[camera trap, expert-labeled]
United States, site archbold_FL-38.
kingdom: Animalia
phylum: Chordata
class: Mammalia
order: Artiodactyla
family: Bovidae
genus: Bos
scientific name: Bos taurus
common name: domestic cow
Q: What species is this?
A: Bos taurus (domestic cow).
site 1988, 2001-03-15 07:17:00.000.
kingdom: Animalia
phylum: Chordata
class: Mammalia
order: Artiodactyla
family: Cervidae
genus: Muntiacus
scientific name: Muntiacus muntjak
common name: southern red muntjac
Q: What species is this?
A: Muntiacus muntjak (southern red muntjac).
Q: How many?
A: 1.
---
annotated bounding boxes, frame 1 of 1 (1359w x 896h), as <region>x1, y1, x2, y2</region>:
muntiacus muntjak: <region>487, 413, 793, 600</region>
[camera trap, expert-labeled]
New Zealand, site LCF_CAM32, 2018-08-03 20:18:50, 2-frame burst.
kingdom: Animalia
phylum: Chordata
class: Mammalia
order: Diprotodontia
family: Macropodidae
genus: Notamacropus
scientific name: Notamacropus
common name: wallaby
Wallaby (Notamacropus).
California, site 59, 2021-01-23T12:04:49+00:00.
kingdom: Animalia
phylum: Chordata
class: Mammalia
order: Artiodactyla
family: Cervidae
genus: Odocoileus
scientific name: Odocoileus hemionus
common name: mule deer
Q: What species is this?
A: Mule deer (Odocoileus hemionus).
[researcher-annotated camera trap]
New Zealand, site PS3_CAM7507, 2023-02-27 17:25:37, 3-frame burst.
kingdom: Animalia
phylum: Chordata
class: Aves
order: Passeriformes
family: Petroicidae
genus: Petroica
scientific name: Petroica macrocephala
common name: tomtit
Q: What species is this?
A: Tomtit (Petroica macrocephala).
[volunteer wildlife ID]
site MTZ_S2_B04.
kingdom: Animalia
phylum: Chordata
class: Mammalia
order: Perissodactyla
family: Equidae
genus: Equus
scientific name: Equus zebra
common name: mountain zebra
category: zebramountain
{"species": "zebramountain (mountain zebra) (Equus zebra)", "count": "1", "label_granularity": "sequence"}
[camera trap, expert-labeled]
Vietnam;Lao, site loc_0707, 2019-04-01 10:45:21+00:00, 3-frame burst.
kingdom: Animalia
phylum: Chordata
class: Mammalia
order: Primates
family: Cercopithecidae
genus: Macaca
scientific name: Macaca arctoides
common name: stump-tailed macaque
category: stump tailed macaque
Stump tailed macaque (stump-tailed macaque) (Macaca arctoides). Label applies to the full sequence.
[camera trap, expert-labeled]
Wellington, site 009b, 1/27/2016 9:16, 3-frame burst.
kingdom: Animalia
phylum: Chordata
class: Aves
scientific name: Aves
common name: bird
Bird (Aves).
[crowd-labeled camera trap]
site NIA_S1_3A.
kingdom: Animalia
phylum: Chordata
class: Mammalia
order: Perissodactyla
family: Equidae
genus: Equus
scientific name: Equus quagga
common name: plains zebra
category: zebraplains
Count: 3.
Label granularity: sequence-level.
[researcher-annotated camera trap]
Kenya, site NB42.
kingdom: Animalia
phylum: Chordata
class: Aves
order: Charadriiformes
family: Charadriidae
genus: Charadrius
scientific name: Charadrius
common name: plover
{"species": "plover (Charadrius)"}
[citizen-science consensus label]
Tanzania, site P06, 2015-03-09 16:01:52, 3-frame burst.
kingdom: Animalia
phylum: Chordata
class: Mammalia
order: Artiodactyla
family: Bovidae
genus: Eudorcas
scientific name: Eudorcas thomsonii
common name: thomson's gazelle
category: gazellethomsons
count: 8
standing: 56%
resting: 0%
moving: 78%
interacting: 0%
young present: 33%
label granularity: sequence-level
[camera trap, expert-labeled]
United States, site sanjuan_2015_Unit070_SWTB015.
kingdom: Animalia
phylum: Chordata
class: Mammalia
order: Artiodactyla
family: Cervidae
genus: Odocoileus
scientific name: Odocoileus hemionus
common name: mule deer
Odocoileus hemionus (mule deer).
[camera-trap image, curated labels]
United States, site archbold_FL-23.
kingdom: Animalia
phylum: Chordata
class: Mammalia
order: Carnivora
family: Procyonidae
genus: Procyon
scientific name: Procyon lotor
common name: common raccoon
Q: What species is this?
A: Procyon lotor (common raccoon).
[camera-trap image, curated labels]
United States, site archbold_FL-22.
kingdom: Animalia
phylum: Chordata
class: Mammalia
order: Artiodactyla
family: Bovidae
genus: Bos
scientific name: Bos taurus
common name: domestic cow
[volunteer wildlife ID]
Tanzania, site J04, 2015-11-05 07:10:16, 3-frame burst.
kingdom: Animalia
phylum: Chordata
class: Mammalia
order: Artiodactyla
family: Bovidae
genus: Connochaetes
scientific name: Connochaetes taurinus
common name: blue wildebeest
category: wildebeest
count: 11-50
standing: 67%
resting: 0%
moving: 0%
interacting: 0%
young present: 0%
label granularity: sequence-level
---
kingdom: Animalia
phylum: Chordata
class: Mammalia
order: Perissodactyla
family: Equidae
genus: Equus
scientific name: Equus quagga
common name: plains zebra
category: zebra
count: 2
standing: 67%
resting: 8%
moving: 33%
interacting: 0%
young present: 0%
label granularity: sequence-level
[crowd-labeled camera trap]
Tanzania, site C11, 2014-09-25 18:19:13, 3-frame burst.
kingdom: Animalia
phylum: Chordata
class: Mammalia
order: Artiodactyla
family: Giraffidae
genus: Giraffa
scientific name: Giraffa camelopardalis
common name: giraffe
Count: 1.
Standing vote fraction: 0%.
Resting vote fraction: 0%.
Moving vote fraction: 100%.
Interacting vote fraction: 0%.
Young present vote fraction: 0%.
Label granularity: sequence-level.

───

EXERCISE BRIEF:
Where the listing above has a line with "genus: Eudorcas", start there, and output every line exactly through the line with "genus: Giraffa", which is also included.

ANSWER TO THE PROBLEM:
genus: Eudorcas
scientific name: Eudorcas thomsonii
common name: thomson's gazelle
category: gazellethomsons
count: 8
standing: 56%
resting: 0%
moving: 78%
interacting: 0%
young present: 33%
label granularity: sequence-level
[camera trap, expert-labeled]
United States, site sanjuan_2015_Unit070_SWTB015.
kingdom: Animalia
phylum: Chordata
class: Mammalia
order: Artiodactyla
family: Cervidae
genus: Odocoileus
scientific name: Odocoileus hemionus
common name: mule deer
Odocoileus hemionus (mule deer).
[camera-trap image, curated labels]
United States, site archbold_FL-23.
kingdom: Animalia
phylum: Chordata
class: Mammalia
order: Carnivora
family: Procyonidae
genus: Procyon
scientific name: Procyon lotor
common name: common raccoon
Q: What species is this?
A: Procyon lotor (common raccoon).
[camera-trap image, curated labels]
United States, site archbold_FL-22.
kingdom: Animalia
phylum: Chordata
class: Mammalia
order: Artiodactyla
family: Bovidae
genus: Bos
scientific name: Bos taurus
common name: domestic cow
[volunteer wildlife ID]
Tanzania, site J04, 2015-11-05 07:10:16, 3-frame burst.
kingdom: Animalia
phylum: Chordata
class: Mammalia
order: Artiodactyla
family: Bovidae
genus: Connochaetes
scientific name: Connochaetes taurinus
common name: blue wildebeest
category: wildebeest
count: 11-50
standing: 67%
resting: 0%
moving: 0%
interacting: 0%
young present: 0%
label granularity: sequence-level
---
kingdom: Animalia
phylum: Chordata
class: Mammalia
order: Perissodactyla
family: Equidae
genus: Equus
scientific name: Equus quagga
common name: plains zebra
category: zebra
count: 2
standing: 67%
resting: 8%
moving: 33%
interacting: 0%
young present: 0%
label granularity: sequence-level
[crowd-labeled camera trap]
Tanzania, site C11, 2014-09-25 18:19:13, 3-frame burst.
kingdom: Animalia
phylum: Chordata
class: Mammalia
order: Artiodactyla
family: Giraffidae
genus: Giraffa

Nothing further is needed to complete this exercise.